QUOTED PASSAGE:

===============

Call an entertainer’s work “conventional” nowadays and you might receive a gob of spit in your eye. Yet here comes Ray, a biopic about the great soul singer, Ray Charles, and it is as respectful of the conventions of the show-biz screen biography as any movie of the forties or fifties. All the set-pieces of the genre have been slickly packaged by director Taylor Hackford and scriptwriter James L. White: the wounded childhood (little Ray’s trauma at his younger brother’s death and his own blindness), the promise to mama to make good, the appearance of an ancient sage who first puts the little boy’s fingers on the ivories, the discovery of our hero by a shrewd producer, the moment when the hero stumbles upon his own special sound (Ray blends gospel with R&B), the marriage to a Nice Girl, the fall from grace as our hero succumbs to vice (here it’s adultery and drug addiction), the climactic confrontation with the wife when she forces the hero to confront his weaknesses (the law also threatening him with jail unless he shapes up), the Dark Night of the Soul (Ray goes cold turkey and nearly dies of it), and the ultimate triumphs of restored family love, bigger box office, and recognition by the government as a national treasure.

===============

LISTED ENTRIES:
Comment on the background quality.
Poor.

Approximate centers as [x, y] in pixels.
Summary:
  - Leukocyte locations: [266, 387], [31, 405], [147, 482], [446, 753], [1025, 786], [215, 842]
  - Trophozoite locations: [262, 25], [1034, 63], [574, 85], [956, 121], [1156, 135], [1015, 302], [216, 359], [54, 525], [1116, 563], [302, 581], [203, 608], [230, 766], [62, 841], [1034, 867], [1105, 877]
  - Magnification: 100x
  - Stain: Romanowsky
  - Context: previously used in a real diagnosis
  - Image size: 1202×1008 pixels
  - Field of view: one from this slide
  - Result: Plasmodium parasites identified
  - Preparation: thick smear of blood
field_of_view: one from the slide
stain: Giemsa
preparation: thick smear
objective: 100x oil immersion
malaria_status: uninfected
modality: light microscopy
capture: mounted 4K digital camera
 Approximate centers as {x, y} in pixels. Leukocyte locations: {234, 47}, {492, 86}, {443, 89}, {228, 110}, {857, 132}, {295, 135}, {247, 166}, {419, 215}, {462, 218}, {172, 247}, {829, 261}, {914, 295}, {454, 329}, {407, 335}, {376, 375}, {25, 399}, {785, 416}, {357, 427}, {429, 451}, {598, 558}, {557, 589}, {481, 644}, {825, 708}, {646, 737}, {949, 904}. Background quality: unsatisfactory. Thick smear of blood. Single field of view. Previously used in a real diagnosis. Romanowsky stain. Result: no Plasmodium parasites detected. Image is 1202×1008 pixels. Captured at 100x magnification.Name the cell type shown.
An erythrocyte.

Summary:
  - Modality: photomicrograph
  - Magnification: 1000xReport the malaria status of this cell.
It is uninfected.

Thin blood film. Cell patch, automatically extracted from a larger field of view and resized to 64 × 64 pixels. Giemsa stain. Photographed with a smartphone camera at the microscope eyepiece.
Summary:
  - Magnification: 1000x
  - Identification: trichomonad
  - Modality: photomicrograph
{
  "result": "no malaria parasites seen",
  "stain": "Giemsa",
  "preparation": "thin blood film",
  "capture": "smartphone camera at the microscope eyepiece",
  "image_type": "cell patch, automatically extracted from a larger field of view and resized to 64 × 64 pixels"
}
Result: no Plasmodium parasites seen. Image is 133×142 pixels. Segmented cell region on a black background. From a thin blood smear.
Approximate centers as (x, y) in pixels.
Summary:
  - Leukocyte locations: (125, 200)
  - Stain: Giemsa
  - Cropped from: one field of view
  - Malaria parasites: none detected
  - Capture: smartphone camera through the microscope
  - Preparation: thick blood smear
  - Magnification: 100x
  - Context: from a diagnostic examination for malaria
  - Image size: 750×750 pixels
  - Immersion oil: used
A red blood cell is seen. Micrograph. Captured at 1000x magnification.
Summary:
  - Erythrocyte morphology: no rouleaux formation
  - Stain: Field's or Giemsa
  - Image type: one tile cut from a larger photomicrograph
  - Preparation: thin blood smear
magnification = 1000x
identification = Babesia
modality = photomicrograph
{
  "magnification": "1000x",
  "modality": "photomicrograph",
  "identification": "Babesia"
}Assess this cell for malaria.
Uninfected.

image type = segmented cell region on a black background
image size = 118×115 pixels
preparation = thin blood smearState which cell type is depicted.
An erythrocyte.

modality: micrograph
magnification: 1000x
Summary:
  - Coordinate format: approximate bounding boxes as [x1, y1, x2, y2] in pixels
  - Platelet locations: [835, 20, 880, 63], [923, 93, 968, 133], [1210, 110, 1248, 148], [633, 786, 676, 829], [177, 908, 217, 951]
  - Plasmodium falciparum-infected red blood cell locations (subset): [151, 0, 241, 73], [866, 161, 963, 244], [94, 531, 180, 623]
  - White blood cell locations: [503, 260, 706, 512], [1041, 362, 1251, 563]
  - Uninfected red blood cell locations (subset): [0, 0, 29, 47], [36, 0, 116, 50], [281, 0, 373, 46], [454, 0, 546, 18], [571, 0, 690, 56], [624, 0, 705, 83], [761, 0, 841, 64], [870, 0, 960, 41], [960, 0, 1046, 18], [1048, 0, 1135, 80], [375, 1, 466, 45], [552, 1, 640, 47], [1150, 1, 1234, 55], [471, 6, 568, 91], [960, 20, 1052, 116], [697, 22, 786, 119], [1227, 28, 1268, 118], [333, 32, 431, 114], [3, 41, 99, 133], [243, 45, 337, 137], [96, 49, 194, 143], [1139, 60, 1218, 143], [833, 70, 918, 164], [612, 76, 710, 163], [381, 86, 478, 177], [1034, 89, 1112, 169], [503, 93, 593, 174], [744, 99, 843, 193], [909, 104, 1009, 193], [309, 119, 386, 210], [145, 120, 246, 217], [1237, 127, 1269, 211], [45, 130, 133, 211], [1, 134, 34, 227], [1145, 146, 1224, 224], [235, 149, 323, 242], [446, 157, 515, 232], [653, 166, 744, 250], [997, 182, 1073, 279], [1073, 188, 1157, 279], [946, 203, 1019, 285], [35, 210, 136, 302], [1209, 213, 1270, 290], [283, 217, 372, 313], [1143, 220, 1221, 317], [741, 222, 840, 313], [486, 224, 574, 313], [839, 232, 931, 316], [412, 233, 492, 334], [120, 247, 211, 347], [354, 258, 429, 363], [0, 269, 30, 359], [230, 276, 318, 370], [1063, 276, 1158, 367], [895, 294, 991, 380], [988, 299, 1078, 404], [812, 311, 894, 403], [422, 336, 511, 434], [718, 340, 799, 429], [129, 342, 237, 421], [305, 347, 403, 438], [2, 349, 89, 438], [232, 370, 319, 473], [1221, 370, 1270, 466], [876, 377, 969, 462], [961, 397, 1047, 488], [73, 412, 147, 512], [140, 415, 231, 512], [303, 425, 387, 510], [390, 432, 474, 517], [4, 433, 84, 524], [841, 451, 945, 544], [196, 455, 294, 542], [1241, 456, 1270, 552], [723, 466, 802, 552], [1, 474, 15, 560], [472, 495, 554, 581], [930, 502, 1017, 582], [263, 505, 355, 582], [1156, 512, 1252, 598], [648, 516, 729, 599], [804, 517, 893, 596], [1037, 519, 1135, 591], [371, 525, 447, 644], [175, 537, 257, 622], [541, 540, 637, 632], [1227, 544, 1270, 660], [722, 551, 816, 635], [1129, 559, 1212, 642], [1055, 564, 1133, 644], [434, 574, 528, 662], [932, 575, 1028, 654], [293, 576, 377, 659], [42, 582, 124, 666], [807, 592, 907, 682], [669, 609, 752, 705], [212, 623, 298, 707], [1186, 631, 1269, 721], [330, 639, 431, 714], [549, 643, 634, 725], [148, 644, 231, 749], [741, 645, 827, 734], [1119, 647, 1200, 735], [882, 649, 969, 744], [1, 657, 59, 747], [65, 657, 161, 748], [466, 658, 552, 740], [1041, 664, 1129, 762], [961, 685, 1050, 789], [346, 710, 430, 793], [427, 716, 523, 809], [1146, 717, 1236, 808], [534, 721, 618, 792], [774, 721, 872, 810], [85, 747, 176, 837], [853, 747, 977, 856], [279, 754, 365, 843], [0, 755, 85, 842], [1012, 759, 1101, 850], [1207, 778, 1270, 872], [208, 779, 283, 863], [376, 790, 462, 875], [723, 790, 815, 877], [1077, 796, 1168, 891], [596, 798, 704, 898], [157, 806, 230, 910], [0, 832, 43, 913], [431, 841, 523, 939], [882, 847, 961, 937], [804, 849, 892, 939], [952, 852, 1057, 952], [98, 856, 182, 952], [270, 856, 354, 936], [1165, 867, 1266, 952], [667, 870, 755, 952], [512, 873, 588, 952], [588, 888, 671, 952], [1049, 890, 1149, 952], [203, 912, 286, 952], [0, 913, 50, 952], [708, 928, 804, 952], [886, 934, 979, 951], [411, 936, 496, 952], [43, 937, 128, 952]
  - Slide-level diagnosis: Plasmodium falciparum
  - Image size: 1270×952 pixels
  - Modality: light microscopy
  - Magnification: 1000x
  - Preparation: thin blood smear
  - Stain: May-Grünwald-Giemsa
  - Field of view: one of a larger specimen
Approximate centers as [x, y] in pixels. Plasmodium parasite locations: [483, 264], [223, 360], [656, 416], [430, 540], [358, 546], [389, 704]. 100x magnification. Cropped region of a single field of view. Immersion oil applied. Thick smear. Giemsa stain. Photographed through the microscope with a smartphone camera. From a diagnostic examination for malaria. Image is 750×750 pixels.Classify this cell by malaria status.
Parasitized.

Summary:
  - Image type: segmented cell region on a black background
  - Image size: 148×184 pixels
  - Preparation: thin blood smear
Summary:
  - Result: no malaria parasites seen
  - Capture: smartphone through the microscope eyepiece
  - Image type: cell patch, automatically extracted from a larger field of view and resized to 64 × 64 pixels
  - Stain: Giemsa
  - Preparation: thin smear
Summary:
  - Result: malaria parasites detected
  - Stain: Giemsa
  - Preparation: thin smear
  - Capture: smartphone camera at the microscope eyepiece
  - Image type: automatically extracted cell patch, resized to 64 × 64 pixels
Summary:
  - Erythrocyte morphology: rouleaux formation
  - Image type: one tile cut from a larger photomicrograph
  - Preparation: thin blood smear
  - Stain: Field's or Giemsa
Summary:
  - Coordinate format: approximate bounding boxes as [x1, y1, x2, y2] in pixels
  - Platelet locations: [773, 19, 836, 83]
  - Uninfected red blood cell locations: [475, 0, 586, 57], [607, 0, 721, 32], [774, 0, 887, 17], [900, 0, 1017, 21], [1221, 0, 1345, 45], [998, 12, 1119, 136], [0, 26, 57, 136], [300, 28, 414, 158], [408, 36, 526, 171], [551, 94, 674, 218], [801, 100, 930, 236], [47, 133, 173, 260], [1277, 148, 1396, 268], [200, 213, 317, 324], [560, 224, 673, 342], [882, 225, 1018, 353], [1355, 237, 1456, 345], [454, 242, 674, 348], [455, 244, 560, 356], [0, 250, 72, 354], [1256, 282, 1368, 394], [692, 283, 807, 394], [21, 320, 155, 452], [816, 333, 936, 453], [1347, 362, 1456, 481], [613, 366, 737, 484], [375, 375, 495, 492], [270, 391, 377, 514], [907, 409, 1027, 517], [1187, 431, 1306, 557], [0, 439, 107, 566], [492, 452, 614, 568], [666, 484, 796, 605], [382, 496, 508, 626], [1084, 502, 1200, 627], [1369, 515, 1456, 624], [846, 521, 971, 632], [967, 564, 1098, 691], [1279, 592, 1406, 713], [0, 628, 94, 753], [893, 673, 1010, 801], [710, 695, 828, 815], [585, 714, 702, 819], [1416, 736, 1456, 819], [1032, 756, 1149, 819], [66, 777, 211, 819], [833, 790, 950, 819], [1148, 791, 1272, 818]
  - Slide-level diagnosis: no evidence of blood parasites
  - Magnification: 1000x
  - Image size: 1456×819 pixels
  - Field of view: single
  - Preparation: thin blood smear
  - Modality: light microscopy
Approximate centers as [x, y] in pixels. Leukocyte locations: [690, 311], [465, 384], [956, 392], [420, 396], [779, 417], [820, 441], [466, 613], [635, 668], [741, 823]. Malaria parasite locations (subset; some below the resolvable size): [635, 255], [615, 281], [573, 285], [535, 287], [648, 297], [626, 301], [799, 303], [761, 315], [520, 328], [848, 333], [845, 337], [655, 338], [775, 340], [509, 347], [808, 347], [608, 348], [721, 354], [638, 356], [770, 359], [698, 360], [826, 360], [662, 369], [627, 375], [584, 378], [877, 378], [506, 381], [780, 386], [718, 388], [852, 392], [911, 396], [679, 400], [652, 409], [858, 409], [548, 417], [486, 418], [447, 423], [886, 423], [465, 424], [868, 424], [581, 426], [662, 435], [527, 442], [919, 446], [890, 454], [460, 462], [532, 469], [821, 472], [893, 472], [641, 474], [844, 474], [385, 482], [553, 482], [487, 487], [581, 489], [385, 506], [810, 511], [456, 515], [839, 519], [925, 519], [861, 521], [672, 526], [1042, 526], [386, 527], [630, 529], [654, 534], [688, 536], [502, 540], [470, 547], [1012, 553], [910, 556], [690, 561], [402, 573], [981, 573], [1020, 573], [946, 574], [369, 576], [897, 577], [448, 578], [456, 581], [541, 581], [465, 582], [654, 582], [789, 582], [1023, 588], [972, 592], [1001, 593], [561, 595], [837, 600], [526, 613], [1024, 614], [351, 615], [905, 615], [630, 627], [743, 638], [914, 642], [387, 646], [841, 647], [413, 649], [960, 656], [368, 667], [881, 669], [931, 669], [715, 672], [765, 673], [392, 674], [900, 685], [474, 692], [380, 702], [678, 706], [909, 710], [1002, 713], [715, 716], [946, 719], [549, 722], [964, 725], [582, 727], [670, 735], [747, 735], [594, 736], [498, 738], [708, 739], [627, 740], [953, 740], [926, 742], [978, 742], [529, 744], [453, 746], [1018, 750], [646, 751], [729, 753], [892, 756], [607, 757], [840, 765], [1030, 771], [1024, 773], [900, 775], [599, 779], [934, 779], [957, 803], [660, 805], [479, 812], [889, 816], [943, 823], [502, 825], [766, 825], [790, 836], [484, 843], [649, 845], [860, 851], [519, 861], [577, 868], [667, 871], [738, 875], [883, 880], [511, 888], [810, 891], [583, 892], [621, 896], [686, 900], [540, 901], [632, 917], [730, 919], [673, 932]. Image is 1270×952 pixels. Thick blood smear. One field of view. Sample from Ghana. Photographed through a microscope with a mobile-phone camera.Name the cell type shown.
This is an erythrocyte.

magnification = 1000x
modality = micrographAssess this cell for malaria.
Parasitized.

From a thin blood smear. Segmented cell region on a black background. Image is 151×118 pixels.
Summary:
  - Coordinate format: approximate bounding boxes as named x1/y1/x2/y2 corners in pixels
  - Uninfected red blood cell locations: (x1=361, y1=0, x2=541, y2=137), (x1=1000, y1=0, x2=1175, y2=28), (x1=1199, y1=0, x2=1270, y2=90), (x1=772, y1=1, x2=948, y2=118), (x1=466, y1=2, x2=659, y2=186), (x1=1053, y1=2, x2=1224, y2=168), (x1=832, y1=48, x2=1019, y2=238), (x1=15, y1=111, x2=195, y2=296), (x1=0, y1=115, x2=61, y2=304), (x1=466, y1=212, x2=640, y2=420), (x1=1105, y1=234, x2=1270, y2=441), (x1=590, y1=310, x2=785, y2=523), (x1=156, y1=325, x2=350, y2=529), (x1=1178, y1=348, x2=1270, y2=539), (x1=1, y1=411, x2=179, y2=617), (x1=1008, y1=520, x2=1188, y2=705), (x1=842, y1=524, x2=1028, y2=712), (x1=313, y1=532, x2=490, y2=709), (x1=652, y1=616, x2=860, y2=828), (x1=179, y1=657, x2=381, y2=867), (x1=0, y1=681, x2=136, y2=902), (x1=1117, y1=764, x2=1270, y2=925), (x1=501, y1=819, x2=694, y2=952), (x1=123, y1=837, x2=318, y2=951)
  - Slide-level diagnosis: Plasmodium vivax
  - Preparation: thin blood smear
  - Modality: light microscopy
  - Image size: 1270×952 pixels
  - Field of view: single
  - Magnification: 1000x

===============

TO BE DONE: Please name the director of Ray according to the film review.

RESULT OF THIS EXERCISE: Taylor Hackford